The local newspaper The Daily Clintonian reports that he died Sunday.
He and Larry Hagman, who played rival JR Ewing, were the only stars to stay with the series throughout his 14 years of existence.
"He was one of those guys who would become the next James Dean," said David Jacobs, the Dallas creator, at The Hollywood Reporter.
Kercheval, born in 1935, studied at Indiana University and at the Neighborhood Playhouse in New York.
He began his career as a theater actor by appearing with Dustin Hoffman in a 1959 Dead End production and playing in several Broadway shows in the 1960s.
In 1978, he participated in Dallas' five-part mini-series, originally starring Ray Krebbs, the illegitimate son of Jock Ewing, the father of JR Ewing.
The series – about two rich and rival families of the oil industry – became one of the leading salons of that era and won four Emmy Awards.
It has also had tremendous success globally, with episodes dubbed into 67 languages in 90 countries.

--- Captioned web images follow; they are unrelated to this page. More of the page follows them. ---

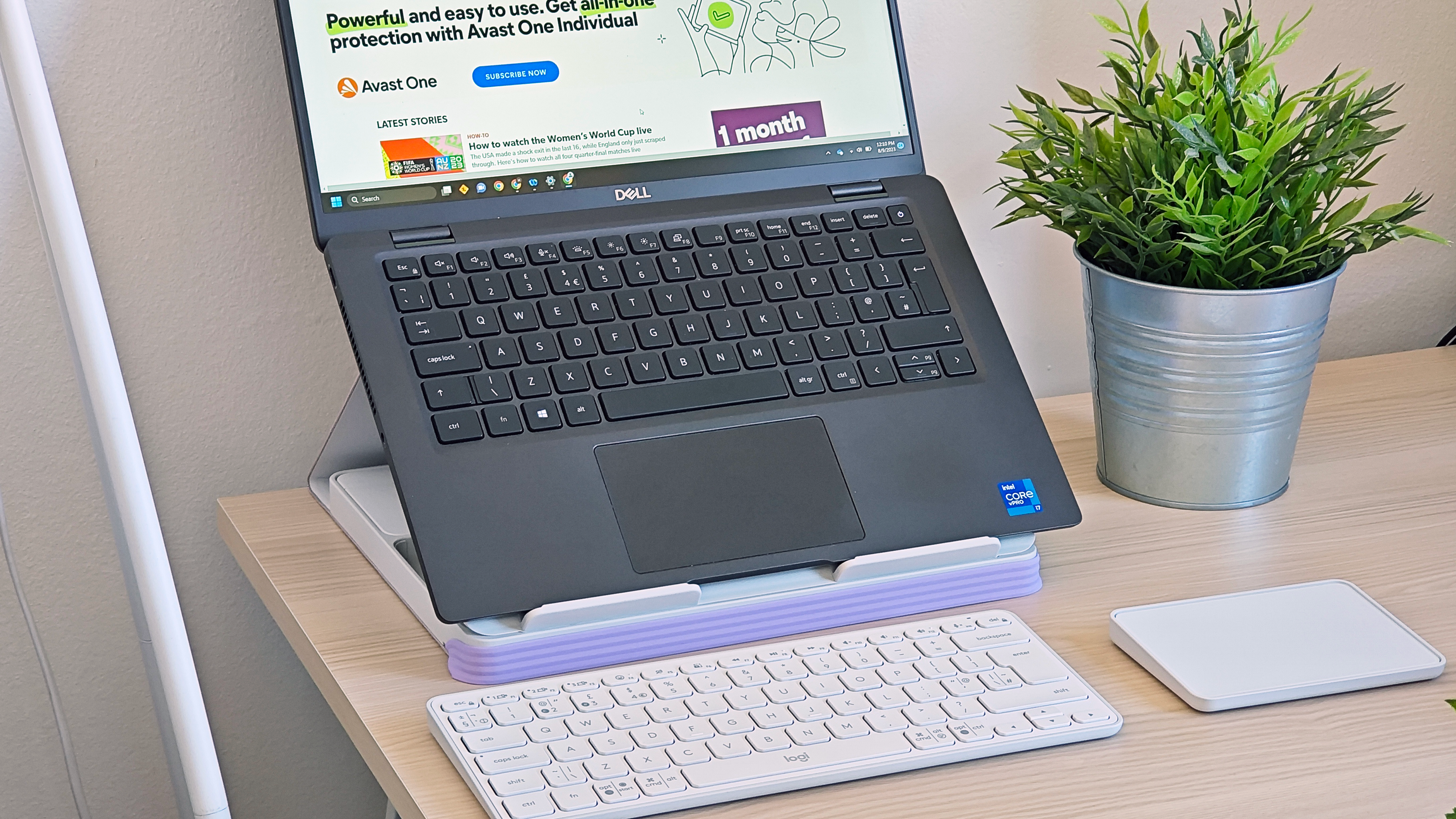 Logitech Casa - Best all-in-one travel option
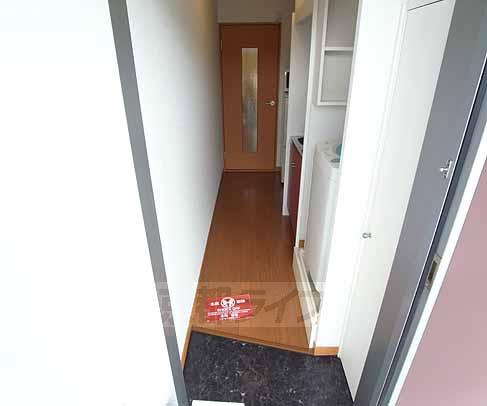 玄関　横にシューズボックス付いてます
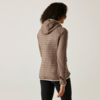 Femme aux cheveux bouclés portant un sweat à capuche beige et un pantalon noir, photographiée de dos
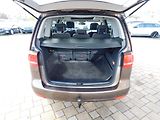 Volkswagen Touran (2012) 2.0 TDi Webasto - náhled 19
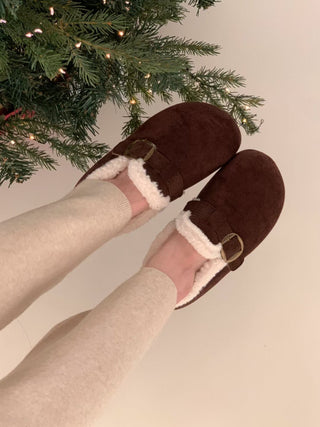 Fluffy Buckled Slip-Ons香港女裝鞋
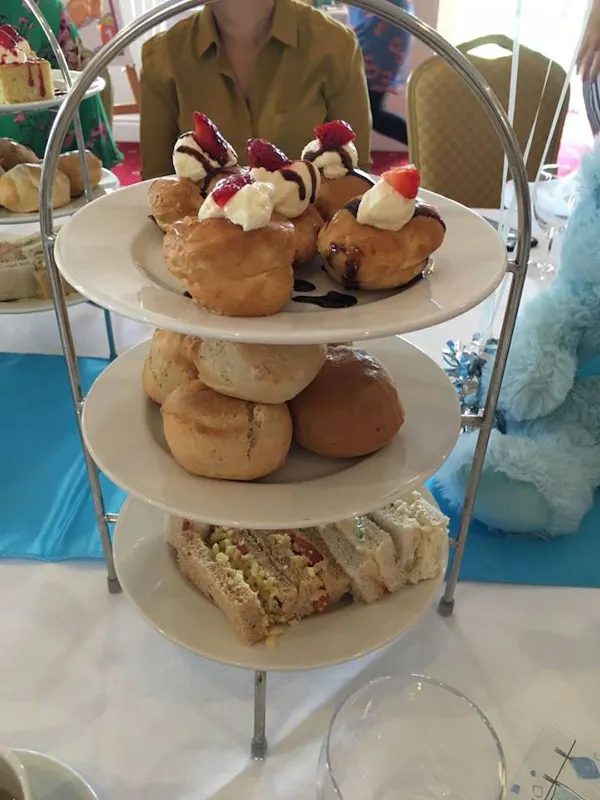 Afternoon Tea @Marsh Farm Hotel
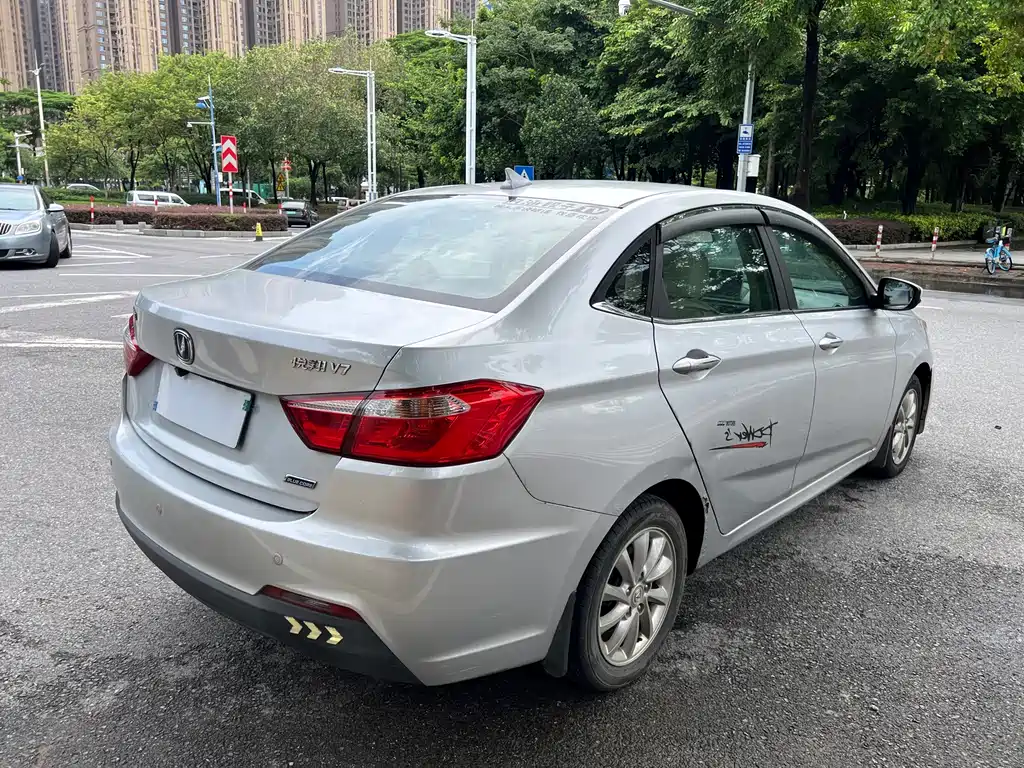 Changan V7 — миниатюра 7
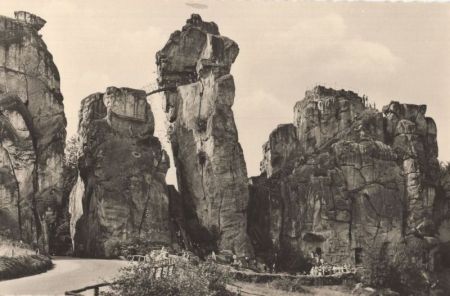 Horn-Bad Meinberg, Exeernsteine - Vorderansicht Horn-Bad Meinberg, Exeernsteine - Vorderansicht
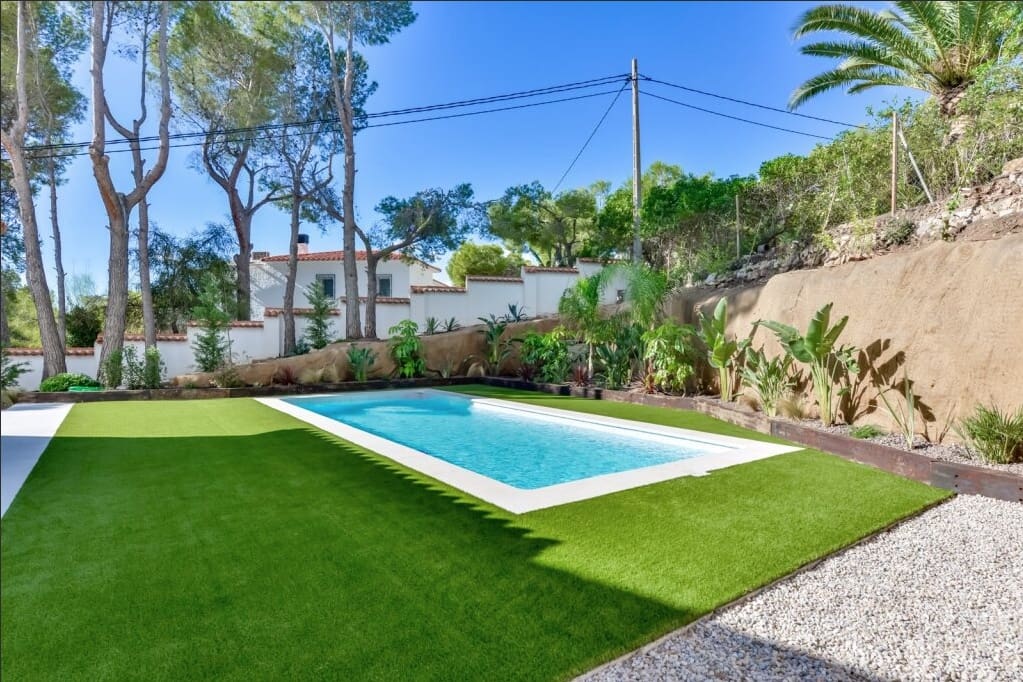 3 bedroom Villa for sale in Altea with pool - € 649,000 (Ref: 9761901)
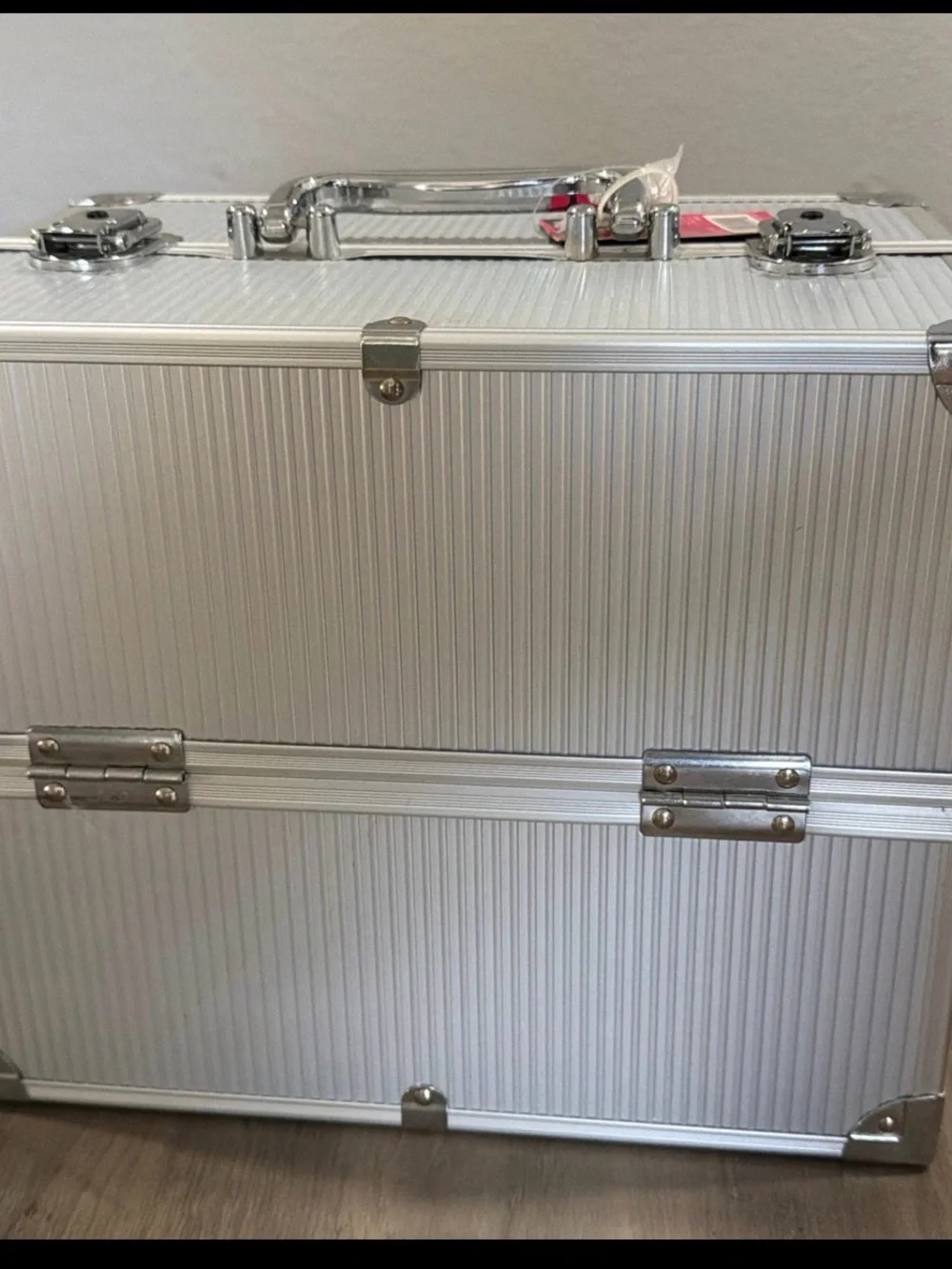 Makeup Beauty Case London SOHO New York New W/Tags Key Included Silver Organizer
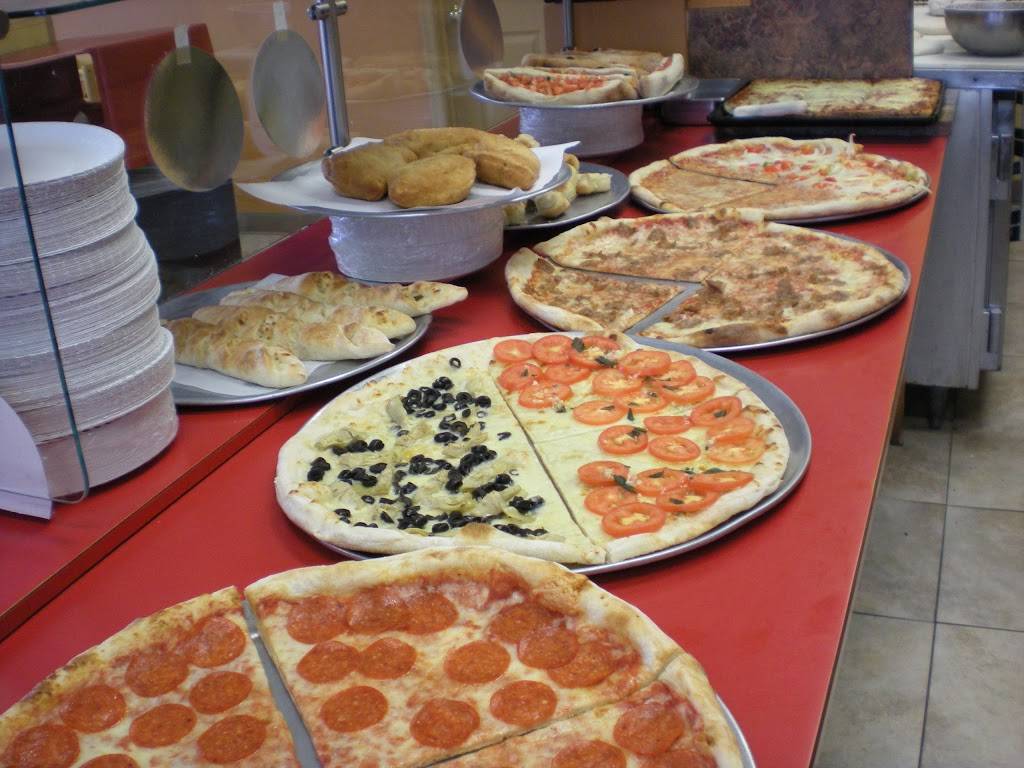 Las Vegas Pizza | restaurant | 515 E Gay St, West Chester, PA 19380, USA | 6106924785 OR +1 610-692-4785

After the show ended in 1991, Kercheval was back for special meetings in 1996 and 2004 and for a series of reboots starting in 2012-14.
Kercheval was also a prolific actor of cinema and television. Before and after Dallas, he appeared on shows like Kojak, Starsky and Hutch and Diagnosis Murder.
The actor confessed to having smoked up to three packs of cigarettes a day and had a part of his lung removed in 1994, after being diagnosed with cancer.
He was also a so-called "alcoholic" for 20 years before giving up alcohol.